I placed the book and the films on the counter, and was just about to ask her to give Elsa my best wishes, when she said:

“What’s going on with you two these days? You never see each other. She never talks about you. And if I ask her about something to do with you, she changes the subject. What’s happened?”

“Hasn’t she said anything?”

“No, that’s what I’m telling you: she doesn’t say a thing.”

And that’s the way it was: Elsa hadn’t told Vivi about our conversation, our quarrel. She hadn’t told her I was expecting a child.

“You’re joking!” she exclaimed when I told her.

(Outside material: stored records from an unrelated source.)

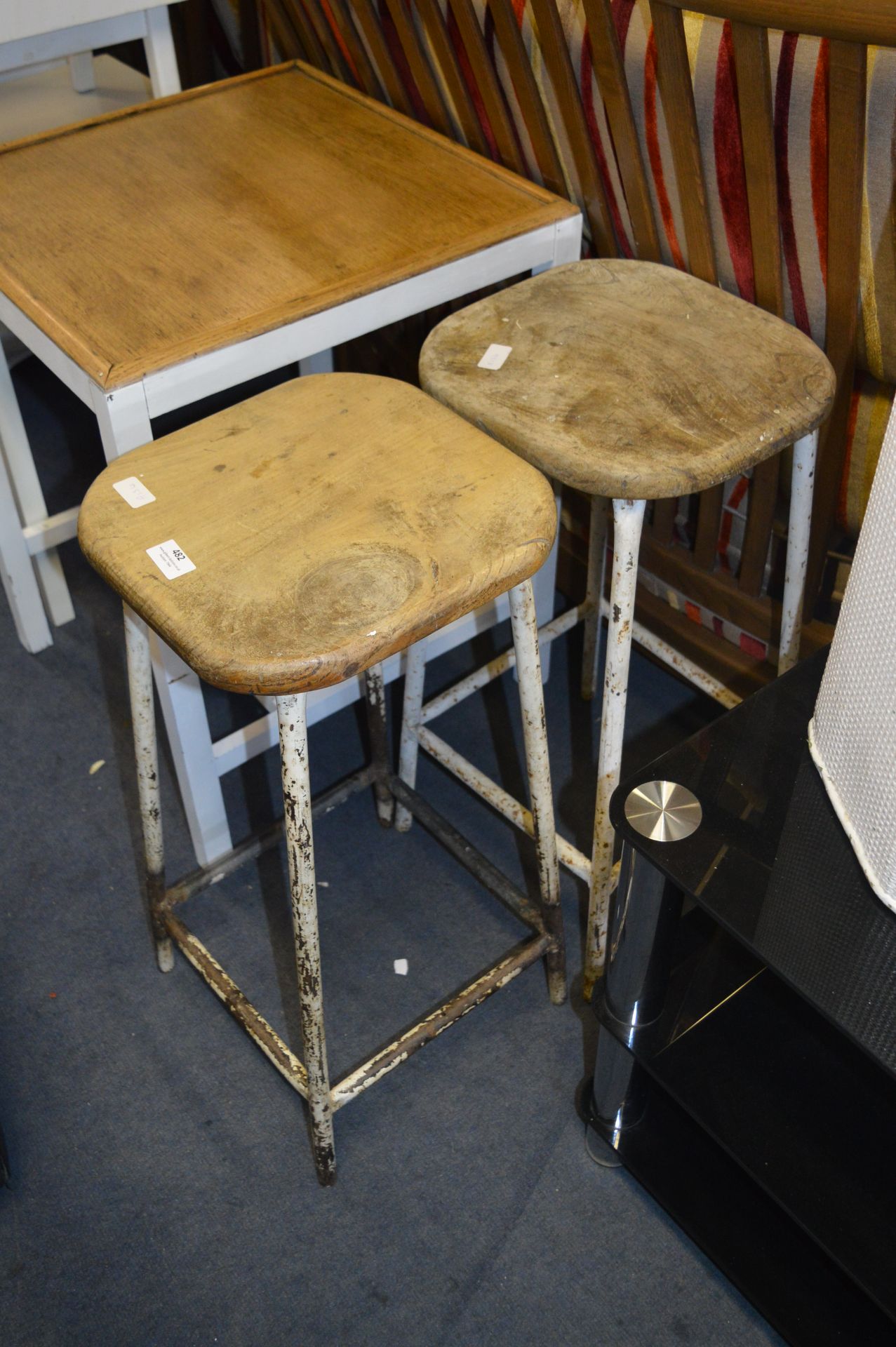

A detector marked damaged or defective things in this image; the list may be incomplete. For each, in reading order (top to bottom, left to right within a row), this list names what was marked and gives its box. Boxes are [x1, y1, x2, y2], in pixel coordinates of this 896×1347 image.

rusty metal leg [122, 606, 170, 975]
chipped white paint on leg [122, 606, 170, 975]
rusty metal leg [276, 695, 335, 1191]
chipped white paint on leg [276, 695, 335, 1191]
rusty metal leg [361, 659, 393, 824]
rusty metal leg [396, 638, 428, 829]
chipped white paint on leg [396, 638, 431, 829]
chipped white paint on leg [507, 579, 563, 1002]
rusty metal leg [507, 584, 563, 1007]
rusty metal leg [579, 498, 608, 706]
chipped white paint on leg [584, 501, 646, 996]
rusty metal leg [584, 498, 646, 1002]
rusty metal leg [781, 428, 813, 674]
chipped white paint on leg [781, 434, 813, 674]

And then she laughed. “And there I was thinking… I was thinking you’d started comfort eating or something. Or maybe you were taking part in some experiment that made you swell up, or where you had to eat a load of candy and cookies all day and weren’t allowed to exercise or something, these researchers come up with so many dumb ideas. And in fact you’re…”

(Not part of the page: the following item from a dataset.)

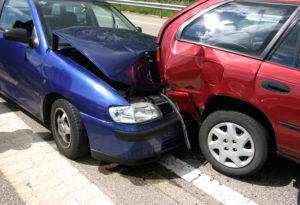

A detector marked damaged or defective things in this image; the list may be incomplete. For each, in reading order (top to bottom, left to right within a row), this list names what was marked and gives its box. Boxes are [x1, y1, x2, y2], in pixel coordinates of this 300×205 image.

She broke off, and said: “But how did it happen? I mean, how is it possible? Have you had hormone treatment? Or fertilized eggs implanted?”

“Why would I have done that?”

“I don’t mean on your own initiative, of course,” she said. “But it could have been done to you, couldn’t it? While you were anesthetized.”

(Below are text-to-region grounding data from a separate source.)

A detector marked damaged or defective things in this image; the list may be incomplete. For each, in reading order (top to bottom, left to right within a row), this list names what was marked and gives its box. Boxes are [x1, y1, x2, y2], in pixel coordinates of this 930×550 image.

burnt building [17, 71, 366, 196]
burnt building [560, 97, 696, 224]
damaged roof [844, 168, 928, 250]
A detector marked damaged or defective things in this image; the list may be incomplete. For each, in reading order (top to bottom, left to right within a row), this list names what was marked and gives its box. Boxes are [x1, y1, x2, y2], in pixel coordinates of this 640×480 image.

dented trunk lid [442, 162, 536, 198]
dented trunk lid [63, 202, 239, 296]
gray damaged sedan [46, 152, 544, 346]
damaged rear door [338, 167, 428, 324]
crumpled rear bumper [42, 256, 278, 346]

“But I haven’t been anesthetized,” I said. “Not since I donated my kidney, and that’s ages ago; only an elephant could be pregnant that long.”

“I see,” she said. “Well, maybe you were impregnated naturally.”

“I think so,” I said.

I was about to leave; I was tired and Vivi seemed kind of strained, somehow. But now she said in her usual warm, serious tone:

“Was it Johannes who…?”

I nodded.

“Did he… Did he find out before…?”

“Just about,” I replied.

She looked at me. It was too much for me, that sympathetic look. I glanced away, swallowed. Then she held out her long arms, pulled me close to her, wrapped me in her embrace and stroked my back. She was almost as tall as Johannes; the top of my head reached her chin, and I closed my eyes, allowed myself to be enveloped by her, leaning my cheek against her breast. The scent of her reminded me of honey and fields of oilseed rape in bloom. I thought about Jock, and my dilapidated house and the farms and meadows around it, I thought about early summer in Skåne, about the wind and the sound of tractors and blackbirds and nightingales and young crows and the neighbors’ children playing and the wood stacked up to dry and washing hanging on the line between the apple trees, flapping in the breeze, and I could see my blue-painted garden furniture and there, on one of the chairs, I saw Johannes sitting, scratching Jock behind the ears as I walked toward them with a tray of coffee and cookies. I could see it as if it were a memory, and I didn’t cry, but it was as if my throat had been ripped apart, as if I had been crying, and my legs were about to give way.